(begin)

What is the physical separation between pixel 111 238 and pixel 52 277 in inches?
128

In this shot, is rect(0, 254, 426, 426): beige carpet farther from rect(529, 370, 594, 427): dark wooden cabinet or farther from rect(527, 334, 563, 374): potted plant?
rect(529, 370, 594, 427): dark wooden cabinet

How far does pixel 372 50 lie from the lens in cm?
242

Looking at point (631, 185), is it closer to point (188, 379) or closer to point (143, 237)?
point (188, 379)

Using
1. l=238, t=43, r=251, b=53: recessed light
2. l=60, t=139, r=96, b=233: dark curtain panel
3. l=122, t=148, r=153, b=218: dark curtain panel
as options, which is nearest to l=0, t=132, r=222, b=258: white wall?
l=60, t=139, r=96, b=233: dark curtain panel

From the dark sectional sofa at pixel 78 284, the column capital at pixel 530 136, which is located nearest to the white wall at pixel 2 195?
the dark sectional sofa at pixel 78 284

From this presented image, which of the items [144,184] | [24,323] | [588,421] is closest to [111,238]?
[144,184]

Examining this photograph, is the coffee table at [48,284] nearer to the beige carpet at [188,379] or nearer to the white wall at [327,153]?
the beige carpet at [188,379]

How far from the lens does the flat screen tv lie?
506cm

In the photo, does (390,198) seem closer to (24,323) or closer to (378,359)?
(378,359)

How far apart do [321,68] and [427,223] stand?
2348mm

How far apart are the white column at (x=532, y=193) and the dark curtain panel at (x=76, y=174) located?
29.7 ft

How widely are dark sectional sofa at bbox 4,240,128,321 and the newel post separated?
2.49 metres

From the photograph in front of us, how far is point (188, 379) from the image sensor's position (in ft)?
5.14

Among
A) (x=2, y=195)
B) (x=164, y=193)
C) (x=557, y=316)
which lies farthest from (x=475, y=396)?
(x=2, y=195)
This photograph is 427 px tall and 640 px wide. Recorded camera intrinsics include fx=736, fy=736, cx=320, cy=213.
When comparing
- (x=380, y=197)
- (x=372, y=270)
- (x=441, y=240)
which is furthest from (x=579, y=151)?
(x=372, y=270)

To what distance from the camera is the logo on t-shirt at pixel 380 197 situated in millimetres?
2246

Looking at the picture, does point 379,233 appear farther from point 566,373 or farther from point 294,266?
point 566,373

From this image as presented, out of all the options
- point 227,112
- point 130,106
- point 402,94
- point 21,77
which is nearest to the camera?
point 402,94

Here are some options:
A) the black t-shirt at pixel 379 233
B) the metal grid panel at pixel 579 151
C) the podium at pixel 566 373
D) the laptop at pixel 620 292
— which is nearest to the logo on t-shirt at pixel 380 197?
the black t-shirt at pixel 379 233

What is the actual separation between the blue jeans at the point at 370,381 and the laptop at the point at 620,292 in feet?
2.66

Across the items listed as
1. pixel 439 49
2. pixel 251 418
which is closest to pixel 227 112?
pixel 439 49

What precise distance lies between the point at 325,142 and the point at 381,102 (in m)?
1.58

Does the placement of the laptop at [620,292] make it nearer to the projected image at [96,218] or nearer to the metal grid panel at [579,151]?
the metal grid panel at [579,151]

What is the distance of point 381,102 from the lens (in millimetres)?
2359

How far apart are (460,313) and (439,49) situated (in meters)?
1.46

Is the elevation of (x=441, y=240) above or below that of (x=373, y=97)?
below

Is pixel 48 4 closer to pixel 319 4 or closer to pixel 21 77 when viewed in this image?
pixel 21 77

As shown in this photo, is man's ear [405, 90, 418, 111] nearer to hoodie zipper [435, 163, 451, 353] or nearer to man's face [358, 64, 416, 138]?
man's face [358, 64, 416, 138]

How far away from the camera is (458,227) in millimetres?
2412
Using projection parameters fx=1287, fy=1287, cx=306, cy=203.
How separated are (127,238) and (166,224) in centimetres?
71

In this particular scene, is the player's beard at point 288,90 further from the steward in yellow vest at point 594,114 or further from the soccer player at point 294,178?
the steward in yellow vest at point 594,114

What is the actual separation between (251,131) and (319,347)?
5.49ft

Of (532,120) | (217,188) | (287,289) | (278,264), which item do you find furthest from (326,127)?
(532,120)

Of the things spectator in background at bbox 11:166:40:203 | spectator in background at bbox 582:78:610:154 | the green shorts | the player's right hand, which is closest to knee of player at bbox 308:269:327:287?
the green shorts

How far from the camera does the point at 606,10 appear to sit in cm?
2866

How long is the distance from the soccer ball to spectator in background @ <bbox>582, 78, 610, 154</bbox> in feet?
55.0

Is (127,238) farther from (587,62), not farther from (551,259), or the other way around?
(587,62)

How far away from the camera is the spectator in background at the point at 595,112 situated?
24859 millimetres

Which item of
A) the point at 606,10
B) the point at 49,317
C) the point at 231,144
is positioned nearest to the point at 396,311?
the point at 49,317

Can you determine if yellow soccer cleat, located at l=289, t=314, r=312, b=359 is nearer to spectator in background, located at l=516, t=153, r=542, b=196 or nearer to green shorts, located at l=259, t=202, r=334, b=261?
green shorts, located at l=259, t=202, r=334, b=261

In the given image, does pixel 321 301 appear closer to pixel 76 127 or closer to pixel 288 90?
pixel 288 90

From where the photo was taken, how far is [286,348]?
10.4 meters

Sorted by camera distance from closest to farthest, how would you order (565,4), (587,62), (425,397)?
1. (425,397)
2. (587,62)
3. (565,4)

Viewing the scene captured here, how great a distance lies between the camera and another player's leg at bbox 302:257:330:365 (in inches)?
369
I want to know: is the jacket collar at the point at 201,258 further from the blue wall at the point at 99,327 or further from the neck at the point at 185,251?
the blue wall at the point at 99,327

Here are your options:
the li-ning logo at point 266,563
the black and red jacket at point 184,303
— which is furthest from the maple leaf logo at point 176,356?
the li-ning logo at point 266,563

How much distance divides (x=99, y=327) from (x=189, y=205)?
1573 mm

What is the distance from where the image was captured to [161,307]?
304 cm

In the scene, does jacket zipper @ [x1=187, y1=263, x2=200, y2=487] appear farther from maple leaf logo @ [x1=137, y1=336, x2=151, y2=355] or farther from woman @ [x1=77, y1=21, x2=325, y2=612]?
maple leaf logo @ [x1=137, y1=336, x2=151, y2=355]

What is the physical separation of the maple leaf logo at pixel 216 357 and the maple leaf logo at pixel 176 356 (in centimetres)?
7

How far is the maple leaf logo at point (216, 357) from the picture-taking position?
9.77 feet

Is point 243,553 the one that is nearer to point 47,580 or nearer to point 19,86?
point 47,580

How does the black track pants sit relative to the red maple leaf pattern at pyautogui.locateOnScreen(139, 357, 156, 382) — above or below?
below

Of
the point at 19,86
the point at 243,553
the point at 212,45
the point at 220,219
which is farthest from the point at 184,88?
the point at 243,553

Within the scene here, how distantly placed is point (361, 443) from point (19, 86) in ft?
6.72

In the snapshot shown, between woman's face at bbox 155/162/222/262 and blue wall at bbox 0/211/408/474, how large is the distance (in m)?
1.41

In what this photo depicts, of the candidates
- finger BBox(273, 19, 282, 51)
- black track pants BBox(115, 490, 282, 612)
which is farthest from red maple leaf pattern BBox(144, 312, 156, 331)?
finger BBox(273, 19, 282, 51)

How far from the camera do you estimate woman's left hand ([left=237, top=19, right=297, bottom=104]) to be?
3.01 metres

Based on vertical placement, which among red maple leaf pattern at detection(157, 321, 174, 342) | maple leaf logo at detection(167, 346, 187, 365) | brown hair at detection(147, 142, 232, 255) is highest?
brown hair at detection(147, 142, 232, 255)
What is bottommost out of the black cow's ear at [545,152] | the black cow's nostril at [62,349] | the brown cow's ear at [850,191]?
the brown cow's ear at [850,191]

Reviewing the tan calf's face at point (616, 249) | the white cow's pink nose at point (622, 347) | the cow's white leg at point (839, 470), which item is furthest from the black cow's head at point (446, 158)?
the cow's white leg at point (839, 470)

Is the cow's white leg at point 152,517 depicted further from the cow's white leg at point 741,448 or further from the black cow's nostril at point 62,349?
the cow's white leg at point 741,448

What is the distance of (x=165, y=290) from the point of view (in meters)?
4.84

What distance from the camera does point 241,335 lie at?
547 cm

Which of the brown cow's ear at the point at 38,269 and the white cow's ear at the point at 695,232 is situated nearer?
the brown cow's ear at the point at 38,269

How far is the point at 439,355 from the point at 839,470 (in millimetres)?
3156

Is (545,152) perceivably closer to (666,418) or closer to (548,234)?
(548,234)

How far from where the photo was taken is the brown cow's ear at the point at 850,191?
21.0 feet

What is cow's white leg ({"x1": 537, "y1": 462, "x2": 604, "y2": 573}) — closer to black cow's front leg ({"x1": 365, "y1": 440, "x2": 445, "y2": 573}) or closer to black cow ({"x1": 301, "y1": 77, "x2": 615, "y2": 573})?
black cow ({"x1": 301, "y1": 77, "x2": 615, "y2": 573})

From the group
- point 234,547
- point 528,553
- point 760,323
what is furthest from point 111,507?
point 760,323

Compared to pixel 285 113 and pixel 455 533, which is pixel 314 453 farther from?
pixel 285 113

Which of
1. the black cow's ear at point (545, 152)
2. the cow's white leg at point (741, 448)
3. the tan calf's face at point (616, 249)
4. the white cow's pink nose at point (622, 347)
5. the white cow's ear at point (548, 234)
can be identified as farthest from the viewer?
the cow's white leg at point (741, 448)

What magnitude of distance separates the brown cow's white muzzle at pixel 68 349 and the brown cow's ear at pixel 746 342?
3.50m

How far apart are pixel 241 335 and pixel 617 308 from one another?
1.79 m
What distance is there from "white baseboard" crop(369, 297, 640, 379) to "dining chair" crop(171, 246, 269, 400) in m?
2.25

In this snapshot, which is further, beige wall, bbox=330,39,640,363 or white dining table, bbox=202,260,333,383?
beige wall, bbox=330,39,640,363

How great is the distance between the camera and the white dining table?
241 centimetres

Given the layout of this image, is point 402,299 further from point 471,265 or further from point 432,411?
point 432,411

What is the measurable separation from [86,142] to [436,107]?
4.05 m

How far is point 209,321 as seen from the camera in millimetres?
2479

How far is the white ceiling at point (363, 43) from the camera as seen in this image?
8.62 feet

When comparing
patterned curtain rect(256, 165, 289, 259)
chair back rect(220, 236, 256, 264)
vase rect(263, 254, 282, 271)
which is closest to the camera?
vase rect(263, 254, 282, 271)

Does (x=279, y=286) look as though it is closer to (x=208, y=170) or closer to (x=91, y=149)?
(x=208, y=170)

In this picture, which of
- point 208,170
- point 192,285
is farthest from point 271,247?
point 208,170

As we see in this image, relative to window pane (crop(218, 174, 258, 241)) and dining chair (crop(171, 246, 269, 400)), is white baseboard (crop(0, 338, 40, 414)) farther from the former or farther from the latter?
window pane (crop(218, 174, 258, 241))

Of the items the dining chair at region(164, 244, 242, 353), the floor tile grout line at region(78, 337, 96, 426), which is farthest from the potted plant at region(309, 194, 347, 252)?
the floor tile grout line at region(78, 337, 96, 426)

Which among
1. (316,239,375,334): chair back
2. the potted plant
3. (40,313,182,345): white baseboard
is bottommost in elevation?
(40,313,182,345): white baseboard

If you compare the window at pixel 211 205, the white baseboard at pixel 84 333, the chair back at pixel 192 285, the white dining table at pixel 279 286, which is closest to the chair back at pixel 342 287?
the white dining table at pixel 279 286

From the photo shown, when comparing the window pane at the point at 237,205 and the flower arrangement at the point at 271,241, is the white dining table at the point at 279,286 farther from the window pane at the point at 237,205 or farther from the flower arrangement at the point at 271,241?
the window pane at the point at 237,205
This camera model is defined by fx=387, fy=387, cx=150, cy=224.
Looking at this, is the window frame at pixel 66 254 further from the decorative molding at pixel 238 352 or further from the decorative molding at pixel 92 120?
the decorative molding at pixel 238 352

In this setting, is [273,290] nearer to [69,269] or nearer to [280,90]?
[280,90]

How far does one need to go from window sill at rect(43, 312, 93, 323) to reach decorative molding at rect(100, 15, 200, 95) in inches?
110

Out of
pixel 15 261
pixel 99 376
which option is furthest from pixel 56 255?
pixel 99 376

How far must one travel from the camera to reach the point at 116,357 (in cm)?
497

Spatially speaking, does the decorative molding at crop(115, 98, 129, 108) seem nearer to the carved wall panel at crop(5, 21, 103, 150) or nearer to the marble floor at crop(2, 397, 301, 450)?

(end)

Request
Return, word for word, each line from the line that contains "Does (x=279, y=286)" to the end of the listing above; include both end lines and nothing else.

Final result
Does (x=279, y=286) look as though it is closer to (x=208, y=170) or closer to (x=91, y=149)?
(x=208, y=170)

In this picture, which of
- point 208,170
- point 192,285
is farthest from point 271,247?
point 208,170

As we see in this image, relative to window pane (crop(218, 174, 258, 241)) and dining chair (crop(171, 246, 269, 400)), is white baseboard (crop(0, 338, 40, 414)) farther from the former or farther from the latter?
window pane (crop(218, 174, 258, 241))

Of the items the dining chair at region(164, 244, 242, 353), the floor tile grout line at region(78, 337, 96, 426), which is farthest from the potted plant at region(309, 194, 347, 252)?
the floor tile grout line at region(78, 337, 96, 426)

Which among
1. (316,239,375,334): chair back
2. the potted plant
3. (40,313,182,345): white baseboard
is bottommost in elevation?
(40,313,182,345): white baseboard

If you compare the window at pixel 211 205, the white baseboard at pixel 84 333, the chair back at pixel 192 285, the white dining table at pixel 279 286, which is closest to the chair back at pixel 342 287?
the white dining table at pixel 279 286

From the photo shown, when comparing the window pane at the point at 237,205 and the flower arrangement at the point at 271,241, is the white dining table at the point at 279,286 farther from the window pane at the point at 237,205 or farther from the flower arrangement at the point at 271,241?
the window pane at the point at 237,205
This camera model is defined by fx=387, fy=387, cx=150, cy=224.
Looking at this, is the window frame at pixel 66 254 further from the decorative molding at pixel 238 352 or further from the decorative molding at pixel 92 120?
the decorative molding at pixel 238 352

In this setting, is [273,290] nearer to [69,269] or nearer to [280,90]?
[280,90]

How far does one need to go from window sill at rect(43, 312, 93, 323) to reach decorative molding at rect(100, 15, 200, 95) in inches?
110

Out of
pixel 15 261
pixel 99 376
which option is furthest from pixel 56 255?
pixel 99 376

How far must one travel from the camera to reach the point at 116,357 (in cm)?
497

Spatially speaking, does the decorative molding at crop(115, 98, 129, 108) seem nearer to the carved wall panel at crop(5, 21, 103, 150) or nearer to the marble floor at crop(2, 397, 301, 450)?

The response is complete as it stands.